Tea Party activists railed against big government Thursday at the state Capitol to mark the deadline for Americans to file their taxes. Those in attendance waved the American flag alongside the Gadsden flag, which they were told earlier in the month they could not fly over the capitol officially

Many said their problem with paying taxes is that others aren’t paying. Pat Wright of Willington said that almost half of working Americans pay no taxes. “When you force people to pay for the 50 percent who don’t pay, aren’t you creating slaves?”

“I have no problem paying my fair share,” Wright said. “I’m here just to let government people know we’ve already been taxed to death too much.” She said that government spending has become unsustainable. “We need to be heard. We’re here to say, ‘Listen, stop bloated government.’”

One speaker echoing Wright’s concerns was former WTIC-AM 1080 talk show host Jim Vicevich.

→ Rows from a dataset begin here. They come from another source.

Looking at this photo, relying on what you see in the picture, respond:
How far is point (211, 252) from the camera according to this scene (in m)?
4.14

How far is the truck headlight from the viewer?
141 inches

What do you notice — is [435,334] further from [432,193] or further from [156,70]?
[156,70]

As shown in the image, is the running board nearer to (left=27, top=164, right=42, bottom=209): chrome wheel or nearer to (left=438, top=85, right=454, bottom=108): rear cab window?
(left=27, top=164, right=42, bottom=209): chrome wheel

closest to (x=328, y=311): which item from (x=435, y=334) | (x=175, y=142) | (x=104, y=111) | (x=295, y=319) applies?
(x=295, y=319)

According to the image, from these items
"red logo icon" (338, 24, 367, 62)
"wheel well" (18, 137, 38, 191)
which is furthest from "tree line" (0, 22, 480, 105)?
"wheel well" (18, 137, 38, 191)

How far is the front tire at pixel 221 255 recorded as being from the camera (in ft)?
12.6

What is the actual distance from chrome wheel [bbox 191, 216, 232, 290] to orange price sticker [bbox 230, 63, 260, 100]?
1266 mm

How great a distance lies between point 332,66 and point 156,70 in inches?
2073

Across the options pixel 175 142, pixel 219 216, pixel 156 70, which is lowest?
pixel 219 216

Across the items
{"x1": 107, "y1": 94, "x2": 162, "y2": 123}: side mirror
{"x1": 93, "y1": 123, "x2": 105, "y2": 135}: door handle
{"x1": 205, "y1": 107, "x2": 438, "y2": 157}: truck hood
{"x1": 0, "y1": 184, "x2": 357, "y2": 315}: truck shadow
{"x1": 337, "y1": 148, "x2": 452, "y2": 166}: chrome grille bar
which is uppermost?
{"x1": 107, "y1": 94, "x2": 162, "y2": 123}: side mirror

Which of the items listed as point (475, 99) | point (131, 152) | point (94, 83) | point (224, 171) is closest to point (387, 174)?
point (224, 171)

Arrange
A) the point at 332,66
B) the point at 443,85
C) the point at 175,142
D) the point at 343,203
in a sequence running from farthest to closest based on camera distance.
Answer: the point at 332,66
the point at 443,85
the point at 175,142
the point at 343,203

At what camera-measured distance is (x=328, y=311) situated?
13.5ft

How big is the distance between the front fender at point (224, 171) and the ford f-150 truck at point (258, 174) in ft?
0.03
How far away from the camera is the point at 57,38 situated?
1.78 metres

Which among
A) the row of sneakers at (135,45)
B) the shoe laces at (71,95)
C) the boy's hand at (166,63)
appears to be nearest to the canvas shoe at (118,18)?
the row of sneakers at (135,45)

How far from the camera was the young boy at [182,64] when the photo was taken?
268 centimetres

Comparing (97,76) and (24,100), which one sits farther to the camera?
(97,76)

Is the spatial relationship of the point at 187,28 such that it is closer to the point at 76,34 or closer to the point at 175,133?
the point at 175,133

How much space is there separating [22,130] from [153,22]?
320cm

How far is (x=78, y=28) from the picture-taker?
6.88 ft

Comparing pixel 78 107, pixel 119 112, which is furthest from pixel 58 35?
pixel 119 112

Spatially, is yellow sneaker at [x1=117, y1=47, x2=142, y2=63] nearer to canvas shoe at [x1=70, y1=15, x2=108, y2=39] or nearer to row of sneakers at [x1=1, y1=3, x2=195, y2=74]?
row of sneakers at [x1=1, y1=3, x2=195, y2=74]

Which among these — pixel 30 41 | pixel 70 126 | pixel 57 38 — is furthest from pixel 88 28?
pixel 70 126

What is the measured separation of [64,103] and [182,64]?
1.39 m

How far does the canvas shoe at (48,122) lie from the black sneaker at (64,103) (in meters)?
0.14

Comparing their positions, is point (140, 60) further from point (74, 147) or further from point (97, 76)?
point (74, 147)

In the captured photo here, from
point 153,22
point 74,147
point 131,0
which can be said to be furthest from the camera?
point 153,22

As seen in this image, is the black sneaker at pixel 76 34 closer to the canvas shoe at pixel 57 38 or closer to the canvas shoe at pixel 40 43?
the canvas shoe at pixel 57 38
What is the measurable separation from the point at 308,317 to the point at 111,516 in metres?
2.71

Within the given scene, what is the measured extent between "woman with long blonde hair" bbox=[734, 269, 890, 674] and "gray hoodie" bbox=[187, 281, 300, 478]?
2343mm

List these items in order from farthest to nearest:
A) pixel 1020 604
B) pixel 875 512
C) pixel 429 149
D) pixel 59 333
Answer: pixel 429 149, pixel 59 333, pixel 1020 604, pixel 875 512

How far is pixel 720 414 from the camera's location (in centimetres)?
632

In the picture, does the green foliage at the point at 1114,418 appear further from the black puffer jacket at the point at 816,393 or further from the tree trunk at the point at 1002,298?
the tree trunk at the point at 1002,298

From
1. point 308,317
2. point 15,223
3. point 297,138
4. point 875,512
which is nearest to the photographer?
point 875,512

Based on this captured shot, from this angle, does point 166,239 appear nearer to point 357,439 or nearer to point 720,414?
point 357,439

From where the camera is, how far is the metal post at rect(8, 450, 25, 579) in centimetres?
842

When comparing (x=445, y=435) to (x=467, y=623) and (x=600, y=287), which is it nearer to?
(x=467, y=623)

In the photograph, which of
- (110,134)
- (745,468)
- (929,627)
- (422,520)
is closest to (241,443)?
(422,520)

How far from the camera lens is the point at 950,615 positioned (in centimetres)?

Some people walking through the crowd delivered the news that the conservative talk-show host would be speaking. When he stepped up to the podium, many in attendance screamed “welcome back.” As Vicevich prepared to speak, a woman yelled, “We love you, Jim.”

“We face a tipping point in this country,” said the conservative talk-show host. “At some point we will have more Americans receiving money from this government than contributing to it.”

Referring to being let go from WTIC-AM at the end of March, Vicevich said, “Lord knows, I know what it’s like to be unemployed.” But he said that for those Americans who receive a check from the government, April 15 “is not tax day. It’s pay day.”

Vicevich finished his remarks by asking: “Can we return to the founding principles?” The crowd recognized the cue and responded in kind, chanting “Yes we can.”

Some tea party activists said they were concerned that “provocateurs” would try to direct their energy to incite violence.

But Joe Markley, of Southington, who will be running this fall for the state Senate seat he held previously, reminded protesters and spectators at the outset “We do not hate and we will not be provoked.”

“We’re here in a spirit of love, love for this country,” he said. “We’re not going to let our good spirit be upset.”

Capitol Police estimated that 1,200 people attended for Thursday’s rally.